_The task:_ Copy the records from the line containing "Focusing on" through the line containing "in this scene?", inclusive, changing "grassy hillside" to "grass-covered slope" and leaving everything else unchanged.

Items start

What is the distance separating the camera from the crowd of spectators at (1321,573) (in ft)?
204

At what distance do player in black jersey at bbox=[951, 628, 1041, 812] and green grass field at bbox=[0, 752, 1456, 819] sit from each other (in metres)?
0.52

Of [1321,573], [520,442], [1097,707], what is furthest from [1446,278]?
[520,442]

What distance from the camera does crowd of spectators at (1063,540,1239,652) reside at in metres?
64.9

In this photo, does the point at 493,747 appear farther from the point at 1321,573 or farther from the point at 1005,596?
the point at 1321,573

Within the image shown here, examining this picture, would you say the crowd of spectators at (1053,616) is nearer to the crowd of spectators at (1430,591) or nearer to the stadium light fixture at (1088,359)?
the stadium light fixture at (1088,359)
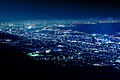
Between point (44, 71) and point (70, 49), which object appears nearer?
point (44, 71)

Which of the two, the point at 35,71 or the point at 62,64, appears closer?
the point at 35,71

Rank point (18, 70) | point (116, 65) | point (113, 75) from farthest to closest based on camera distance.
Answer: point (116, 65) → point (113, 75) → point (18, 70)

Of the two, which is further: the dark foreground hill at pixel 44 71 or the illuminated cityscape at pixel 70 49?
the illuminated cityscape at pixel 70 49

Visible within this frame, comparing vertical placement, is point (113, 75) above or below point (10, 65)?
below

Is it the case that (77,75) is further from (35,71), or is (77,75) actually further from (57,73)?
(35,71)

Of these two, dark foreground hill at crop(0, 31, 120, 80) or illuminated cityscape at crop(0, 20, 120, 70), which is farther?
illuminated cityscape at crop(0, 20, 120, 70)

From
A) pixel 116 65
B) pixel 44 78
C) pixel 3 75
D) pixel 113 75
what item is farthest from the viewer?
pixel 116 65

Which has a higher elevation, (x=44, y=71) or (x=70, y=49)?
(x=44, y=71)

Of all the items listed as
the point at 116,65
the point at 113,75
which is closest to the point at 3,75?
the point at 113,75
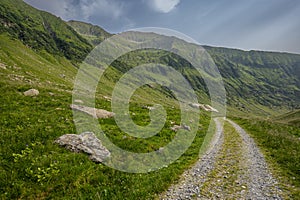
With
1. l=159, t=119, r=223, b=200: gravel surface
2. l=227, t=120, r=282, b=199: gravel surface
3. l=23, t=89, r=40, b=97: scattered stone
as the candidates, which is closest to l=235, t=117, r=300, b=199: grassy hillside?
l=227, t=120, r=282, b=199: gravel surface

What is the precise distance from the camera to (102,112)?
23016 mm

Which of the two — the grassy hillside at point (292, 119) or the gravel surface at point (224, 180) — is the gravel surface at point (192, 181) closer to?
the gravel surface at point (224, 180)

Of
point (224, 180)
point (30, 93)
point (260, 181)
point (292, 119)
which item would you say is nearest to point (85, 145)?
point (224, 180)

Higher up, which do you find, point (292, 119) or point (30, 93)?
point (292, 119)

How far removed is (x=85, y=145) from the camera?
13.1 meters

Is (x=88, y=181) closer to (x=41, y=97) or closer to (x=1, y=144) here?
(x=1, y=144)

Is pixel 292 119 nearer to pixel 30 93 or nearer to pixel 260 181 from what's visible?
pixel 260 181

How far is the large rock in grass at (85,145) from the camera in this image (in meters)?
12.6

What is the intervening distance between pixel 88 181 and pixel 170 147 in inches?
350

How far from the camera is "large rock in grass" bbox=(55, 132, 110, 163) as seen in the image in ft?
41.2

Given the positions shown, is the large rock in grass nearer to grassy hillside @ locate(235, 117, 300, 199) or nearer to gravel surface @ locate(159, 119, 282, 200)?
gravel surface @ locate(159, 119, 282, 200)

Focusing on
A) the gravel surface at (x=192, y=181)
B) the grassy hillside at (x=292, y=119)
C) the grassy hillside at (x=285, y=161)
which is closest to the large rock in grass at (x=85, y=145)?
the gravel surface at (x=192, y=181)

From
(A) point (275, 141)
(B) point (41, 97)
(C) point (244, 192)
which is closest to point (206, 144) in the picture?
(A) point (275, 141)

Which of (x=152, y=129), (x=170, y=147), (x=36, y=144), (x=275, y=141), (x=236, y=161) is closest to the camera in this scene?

Items end
Items start

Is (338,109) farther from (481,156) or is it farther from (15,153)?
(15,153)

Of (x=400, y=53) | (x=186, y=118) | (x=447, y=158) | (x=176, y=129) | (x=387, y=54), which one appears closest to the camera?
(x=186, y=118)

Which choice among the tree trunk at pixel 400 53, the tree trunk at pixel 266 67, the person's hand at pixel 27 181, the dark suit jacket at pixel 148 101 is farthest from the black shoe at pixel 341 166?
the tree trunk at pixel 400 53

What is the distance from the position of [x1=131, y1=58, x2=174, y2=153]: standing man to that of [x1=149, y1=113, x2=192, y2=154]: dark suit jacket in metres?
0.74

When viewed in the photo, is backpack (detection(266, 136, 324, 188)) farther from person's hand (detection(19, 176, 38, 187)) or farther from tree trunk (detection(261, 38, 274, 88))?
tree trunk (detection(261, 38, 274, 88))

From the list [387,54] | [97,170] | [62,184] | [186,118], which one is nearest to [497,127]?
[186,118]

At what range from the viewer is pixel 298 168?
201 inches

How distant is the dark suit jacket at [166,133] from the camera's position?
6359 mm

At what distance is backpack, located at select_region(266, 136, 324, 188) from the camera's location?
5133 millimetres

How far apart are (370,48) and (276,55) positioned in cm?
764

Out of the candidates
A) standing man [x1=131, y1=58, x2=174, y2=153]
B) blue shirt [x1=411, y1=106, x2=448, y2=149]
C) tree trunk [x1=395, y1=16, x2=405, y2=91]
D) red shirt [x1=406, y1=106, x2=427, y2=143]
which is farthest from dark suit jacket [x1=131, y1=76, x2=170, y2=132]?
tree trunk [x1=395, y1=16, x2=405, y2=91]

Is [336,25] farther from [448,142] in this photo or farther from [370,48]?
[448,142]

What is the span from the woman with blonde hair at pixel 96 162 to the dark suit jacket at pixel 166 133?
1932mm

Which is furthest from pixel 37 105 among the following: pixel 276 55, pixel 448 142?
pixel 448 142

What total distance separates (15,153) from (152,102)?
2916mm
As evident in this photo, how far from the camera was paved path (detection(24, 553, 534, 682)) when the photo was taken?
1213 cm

Items end

_Response to the task:_
Focusing on
A) the gravel surface at (x=192, y=181)
B) the grass-covered slope at (x=292, y=119)
C) the grass-covered slope at (x=285, y=161)
which is closest to the large rock in grass at (x=85, y=145)?
the gravel surface at (x=192, y=181)

From
(A) point (275, 141)
(B) point (41, 97)
(C) point (244, 192)
which is closest to point (206, 144) in the picture?
(A) point (275, 141)

Which of (x=152, y=129), (x=170, y=147), (x=36, y=144), (x=275, y=141), (x=236, y=161) is closest to the camera in this scene?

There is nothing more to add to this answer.